* **Supplied passage**:
==================================================

Subhi is a refugee. Born in an Australian permanent detention centre after his mother fled the violence of a distant homeland, life behind the fences is all he has ever known. But as he grows, his imagination gets bigger too, until it is bursting at the limits of his world. The Night Sea brings him gifts, the faraway whales sing to him, and the birds tell their stories.
The most vivid story of all, however, is the one that arrives one night in the form of Jimmie, a scruffy, impatient girl who appears from the other side of the wires, and brings a notebook written by the mother she lost. Unable to read it, she relies on Subhi to unravel her own family's love songs and tragedies.
Subhi and Jimmie might both find a way to freedom, as their tales unfold. But not until each of them has been braver than ever before.

==================================================

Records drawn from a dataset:
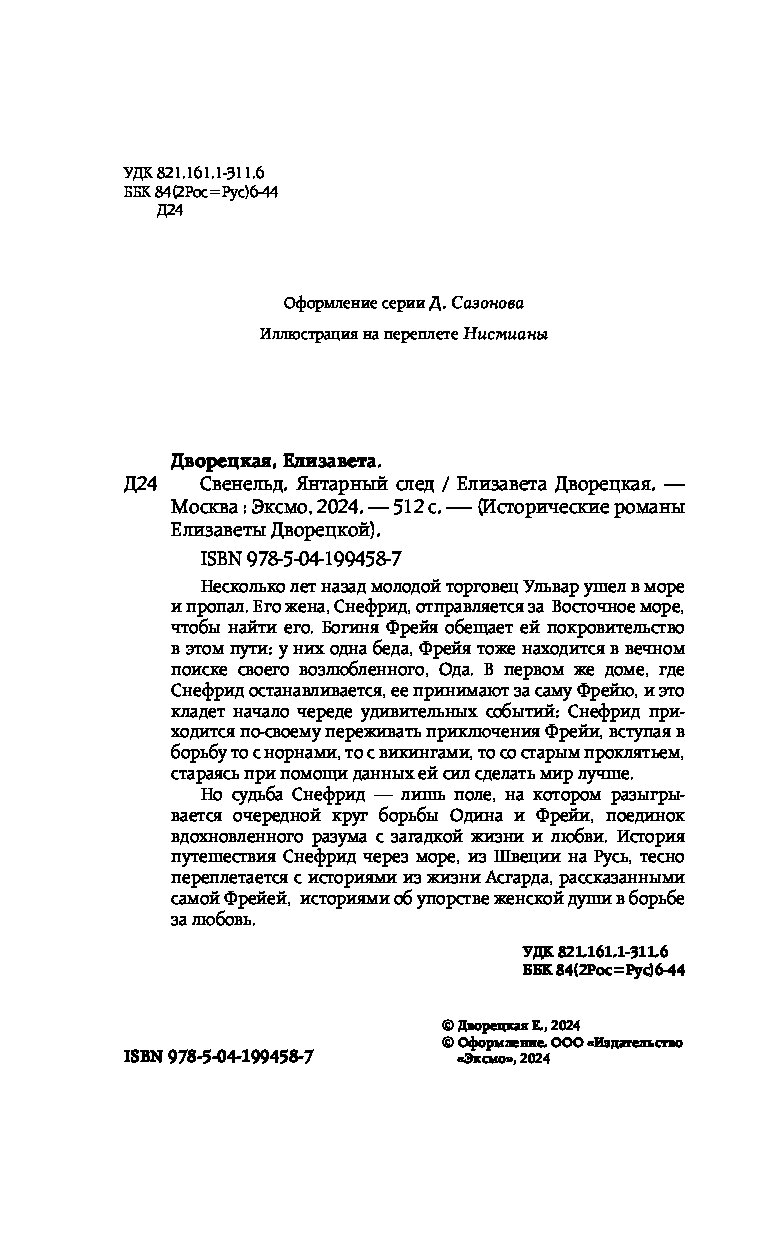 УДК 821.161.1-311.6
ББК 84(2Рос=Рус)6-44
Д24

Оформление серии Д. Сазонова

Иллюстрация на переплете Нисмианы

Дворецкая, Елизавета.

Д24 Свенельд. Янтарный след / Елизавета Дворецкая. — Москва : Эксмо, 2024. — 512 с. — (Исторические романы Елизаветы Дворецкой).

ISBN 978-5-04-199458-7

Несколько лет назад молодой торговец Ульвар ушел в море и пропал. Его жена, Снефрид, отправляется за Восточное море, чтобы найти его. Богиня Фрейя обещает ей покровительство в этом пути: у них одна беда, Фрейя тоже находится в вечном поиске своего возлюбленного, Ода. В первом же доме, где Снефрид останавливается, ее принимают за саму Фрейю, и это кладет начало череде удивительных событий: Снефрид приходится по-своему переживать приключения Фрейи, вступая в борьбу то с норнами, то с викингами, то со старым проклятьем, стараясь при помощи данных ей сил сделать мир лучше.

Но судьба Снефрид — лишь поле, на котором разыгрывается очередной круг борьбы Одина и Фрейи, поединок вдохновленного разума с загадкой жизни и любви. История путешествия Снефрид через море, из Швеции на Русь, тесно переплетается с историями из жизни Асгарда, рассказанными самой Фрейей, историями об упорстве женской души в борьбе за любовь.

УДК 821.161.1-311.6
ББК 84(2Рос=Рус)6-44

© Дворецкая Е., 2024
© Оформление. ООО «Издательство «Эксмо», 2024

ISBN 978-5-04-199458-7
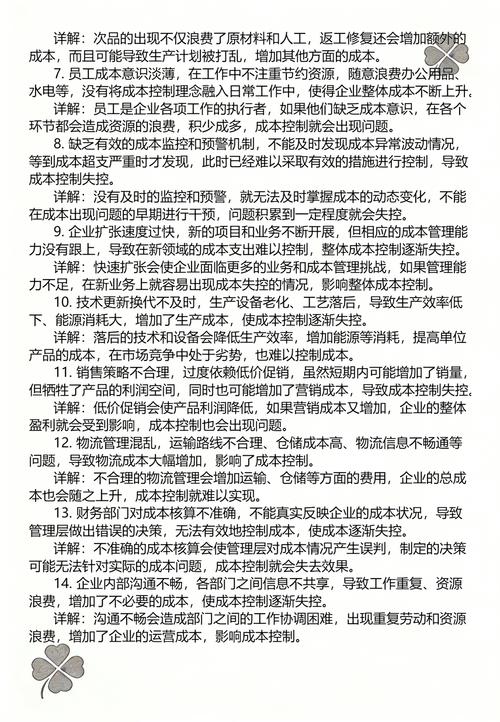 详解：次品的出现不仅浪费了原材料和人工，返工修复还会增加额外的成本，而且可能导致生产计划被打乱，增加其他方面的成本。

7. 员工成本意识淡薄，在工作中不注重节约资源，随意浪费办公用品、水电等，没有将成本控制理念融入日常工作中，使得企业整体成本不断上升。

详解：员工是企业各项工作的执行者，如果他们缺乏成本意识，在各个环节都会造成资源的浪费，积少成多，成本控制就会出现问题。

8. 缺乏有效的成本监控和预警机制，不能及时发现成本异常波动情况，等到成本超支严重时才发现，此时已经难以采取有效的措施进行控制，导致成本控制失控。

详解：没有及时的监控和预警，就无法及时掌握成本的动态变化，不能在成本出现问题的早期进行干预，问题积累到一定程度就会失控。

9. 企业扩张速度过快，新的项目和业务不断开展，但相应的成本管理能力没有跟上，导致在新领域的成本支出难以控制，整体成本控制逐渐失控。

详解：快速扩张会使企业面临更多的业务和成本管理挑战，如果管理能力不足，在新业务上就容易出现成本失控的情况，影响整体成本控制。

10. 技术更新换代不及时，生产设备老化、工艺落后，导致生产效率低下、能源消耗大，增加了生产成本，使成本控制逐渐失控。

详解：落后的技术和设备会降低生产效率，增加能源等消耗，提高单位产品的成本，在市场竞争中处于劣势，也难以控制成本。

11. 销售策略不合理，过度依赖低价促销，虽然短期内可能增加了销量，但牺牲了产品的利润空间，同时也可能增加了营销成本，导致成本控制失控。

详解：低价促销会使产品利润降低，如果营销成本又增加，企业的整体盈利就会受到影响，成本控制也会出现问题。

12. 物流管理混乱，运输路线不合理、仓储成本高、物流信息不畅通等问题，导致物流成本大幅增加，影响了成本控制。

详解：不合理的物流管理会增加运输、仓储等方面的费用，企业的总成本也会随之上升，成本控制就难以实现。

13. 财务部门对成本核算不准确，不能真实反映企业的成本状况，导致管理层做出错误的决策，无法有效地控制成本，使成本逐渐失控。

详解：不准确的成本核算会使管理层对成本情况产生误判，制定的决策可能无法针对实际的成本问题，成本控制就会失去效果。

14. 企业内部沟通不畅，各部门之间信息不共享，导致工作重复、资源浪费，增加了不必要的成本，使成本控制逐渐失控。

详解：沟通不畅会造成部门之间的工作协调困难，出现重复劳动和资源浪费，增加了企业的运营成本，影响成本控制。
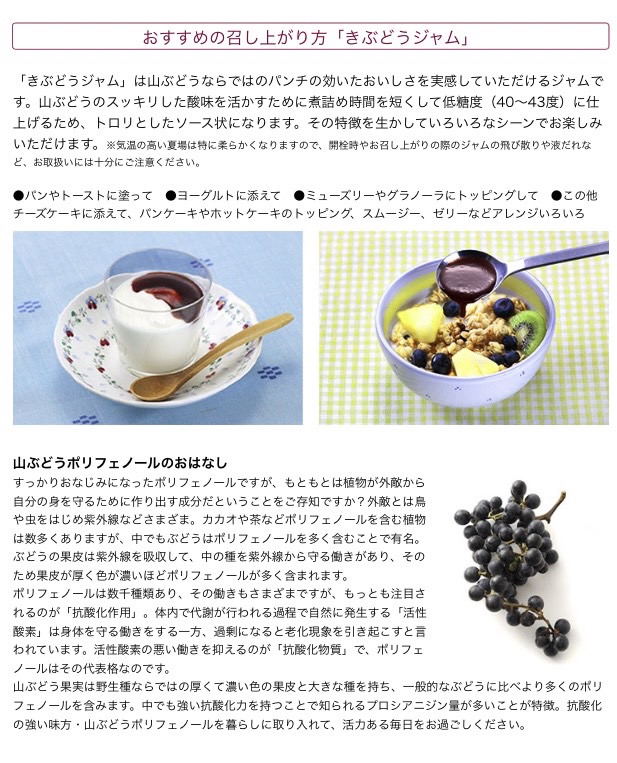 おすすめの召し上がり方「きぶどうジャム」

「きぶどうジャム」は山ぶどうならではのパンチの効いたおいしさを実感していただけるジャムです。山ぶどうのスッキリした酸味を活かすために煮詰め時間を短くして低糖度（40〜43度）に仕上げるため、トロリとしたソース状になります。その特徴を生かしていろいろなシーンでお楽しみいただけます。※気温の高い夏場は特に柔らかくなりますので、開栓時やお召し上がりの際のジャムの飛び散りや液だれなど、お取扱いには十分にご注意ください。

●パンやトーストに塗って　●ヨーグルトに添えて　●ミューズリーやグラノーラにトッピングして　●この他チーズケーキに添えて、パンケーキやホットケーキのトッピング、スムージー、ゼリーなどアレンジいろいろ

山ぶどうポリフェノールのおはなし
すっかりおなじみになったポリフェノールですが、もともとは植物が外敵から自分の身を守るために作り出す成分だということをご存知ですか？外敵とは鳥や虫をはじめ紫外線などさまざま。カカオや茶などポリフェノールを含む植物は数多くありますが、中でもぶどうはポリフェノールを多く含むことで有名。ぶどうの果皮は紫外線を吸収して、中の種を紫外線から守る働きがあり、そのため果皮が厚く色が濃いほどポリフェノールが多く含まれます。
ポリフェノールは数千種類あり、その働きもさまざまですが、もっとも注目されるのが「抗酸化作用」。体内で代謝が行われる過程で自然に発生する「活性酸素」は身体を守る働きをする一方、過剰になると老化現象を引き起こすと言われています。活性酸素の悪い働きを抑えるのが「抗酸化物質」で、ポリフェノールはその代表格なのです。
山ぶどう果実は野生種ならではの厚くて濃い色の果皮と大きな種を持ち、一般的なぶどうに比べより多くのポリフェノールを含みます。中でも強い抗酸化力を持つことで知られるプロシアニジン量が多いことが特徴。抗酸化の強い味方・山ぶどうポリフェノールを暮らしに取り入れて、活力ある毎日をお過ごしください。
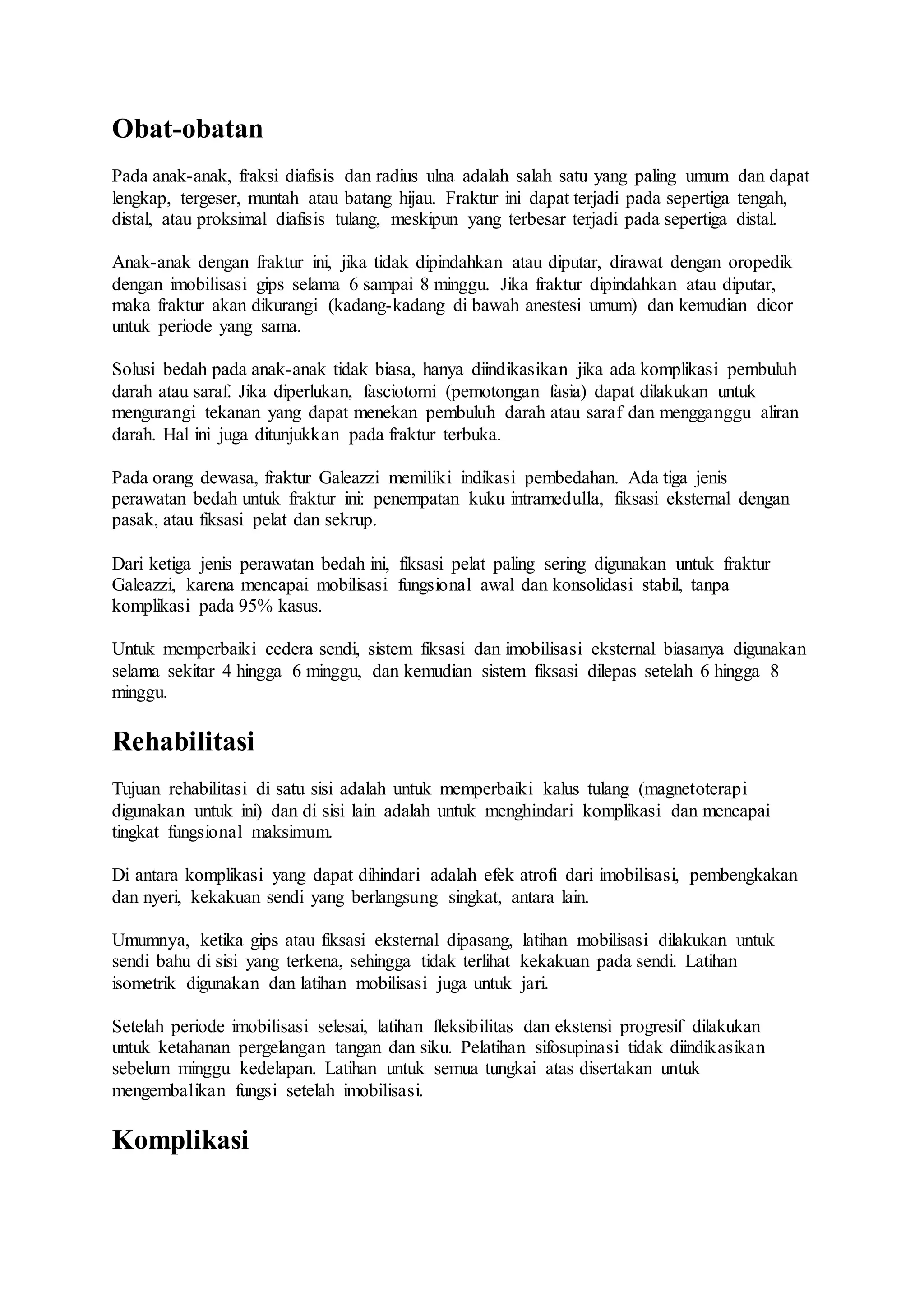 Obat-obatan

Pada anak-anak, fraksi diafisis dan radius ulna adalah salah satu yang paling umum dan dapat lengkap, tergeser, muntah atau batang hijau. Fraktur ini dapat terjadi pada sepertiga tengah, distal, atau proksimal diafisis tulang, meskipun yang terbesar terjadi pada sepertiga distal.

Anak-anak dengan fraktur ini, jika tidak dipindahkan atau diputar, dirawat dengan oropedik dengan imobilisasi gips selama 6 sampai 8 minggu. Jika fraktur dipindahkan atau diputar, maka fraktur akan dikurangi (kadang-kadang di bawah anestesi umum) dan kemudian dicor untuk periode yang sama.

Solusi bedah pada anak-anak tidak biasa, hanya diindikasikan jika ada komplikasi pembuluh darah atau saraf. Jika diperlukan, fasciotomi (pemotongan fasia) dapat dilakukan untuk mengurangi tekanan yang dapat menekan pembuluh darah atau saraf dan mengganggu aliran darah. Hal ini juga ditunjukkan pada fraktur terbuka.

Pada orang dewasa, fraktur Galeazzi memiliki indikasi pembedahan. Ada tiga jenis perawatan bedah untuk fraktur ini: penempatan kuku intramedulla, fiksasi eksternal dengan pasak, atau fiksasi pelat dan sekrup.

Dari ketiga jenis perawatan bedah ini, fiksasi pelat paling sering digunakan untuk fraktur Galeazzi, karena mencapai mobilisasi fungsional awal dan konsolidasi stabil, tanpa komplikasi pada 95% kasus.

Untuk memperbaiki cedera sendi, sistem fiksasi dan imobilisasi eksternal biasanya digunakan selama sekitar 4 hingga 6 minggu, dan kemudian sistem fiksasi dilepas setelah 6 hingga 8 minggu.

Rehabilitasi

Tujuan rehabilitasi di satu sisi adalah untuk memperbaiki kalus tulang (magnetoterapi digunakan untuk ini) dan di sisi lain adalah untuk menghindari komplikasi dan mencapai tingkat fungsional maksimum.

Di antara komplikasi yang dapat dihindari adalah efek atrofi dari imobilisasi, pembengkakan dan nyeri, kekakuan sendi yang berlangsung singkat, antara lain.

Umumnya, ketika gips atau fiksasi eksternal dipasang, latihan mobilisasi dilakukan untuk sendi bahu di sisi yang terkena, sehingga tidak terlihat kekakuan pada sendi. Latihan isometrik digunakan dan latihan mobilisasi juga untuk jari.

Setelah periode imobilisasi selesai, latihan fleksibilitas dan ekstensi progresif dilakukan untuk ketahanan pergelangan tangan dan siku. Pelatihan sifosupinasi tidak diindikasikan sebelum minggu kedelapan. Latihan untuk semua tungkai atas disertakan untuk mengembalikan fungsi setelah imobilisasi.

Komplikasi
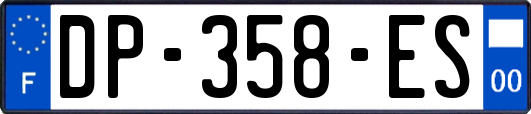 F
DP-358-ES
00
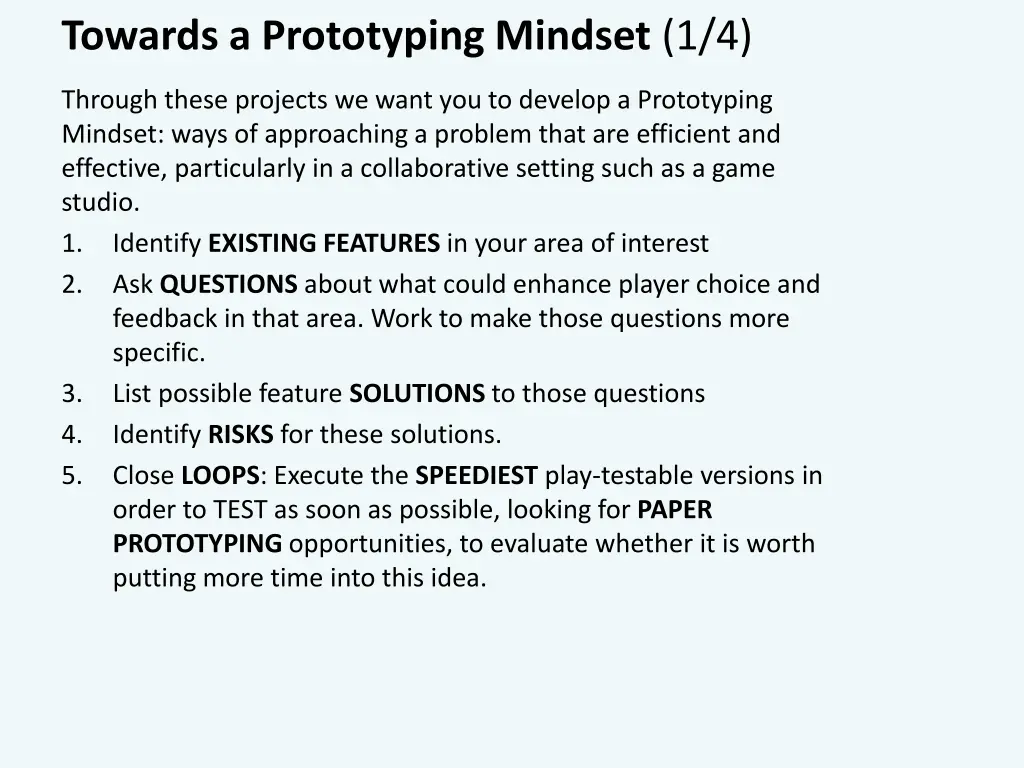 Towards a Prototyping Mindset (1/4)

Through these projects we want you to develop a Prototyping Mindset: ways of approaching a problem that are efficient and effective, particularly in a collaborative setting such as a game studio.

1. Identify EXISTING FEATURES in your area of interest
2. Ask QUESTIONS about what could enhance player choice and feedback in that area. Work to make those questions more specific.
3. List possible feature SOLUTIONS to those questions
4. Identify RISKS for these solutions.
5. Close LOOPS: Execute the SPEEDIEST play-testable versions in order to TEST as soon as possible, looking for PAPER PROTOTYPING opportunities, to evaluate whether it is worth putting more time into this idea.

==================================================

* **Assigned task 1**:
Rewrite the paragraph of the passage about Subhi that begins "The most vivid story of all" as a short bulleted list that keeps its main facts.
* **Assigned task 2**:
Answer these questions from the passage about Subhi, one per line:
(a) Where was Subhi born?
(b) What does Jimmie bring with her?
(c) What must each of them do before they might find a way to freedom?
* **Assigned task 3**:
Go on with the passage about Subhi, starting after its final sentence.
The entries have no connection to the passage about Subhi.

* **Task answer 1**:
- Jimmie arrives one night from the other side of the wires.
- She is a scruffy, impatient girl.
- She brings a notebook written by the mother she lost.
- She can't read it, so she relies on Subhi to unravel her family's love songs and tragedies.

* **Task answer 2**:
(a) In an Australian permanent detention centre.
(b) A notebook written by the mother she lost.
(c) Each must be braver than ever before.

* **Task answer 3**:
'a tragic, beautifully crafted and wonderful book' - The Independent
PUBLISHERS WEEKLY
Subhi hangs on his mother's stories of her life in Burma as a Rohingya, a persecuted ethnic Muslim minority. Subhi's Ma (mother) and his older sister were among the Rohingya exiled from their homeland and relegated to a detention center in Australia, where he was born. The 10-year-old's imagination helps him survive in a refugee camp ruled by abusive guards as he watches Ma sink into catatonia and waits in vain for the arrival of his father, an outspoken poet. Australian author Fraillon crafts a harrowing vision of life in the detention center (shoes are rarities, rats and mold are rampant, children race lice for fun), yet Subhi finds solace in sensitively portrayed friendships with a rebellious older boy, a compassionate guard, and an intrepid girl named Jimmie who sneaks into the camp to hear Subhi read stories her late mother recorded in a notebook; though most of the story is told from Subhi's first-person perspective, several third-person chapters focus on Jimmie's life outside the camp. While addressing themes of loss, desperation, and injustice in an all-too-relevant setting, Fraillon's resonant novel underscores the healing power of story. Ages 9 12.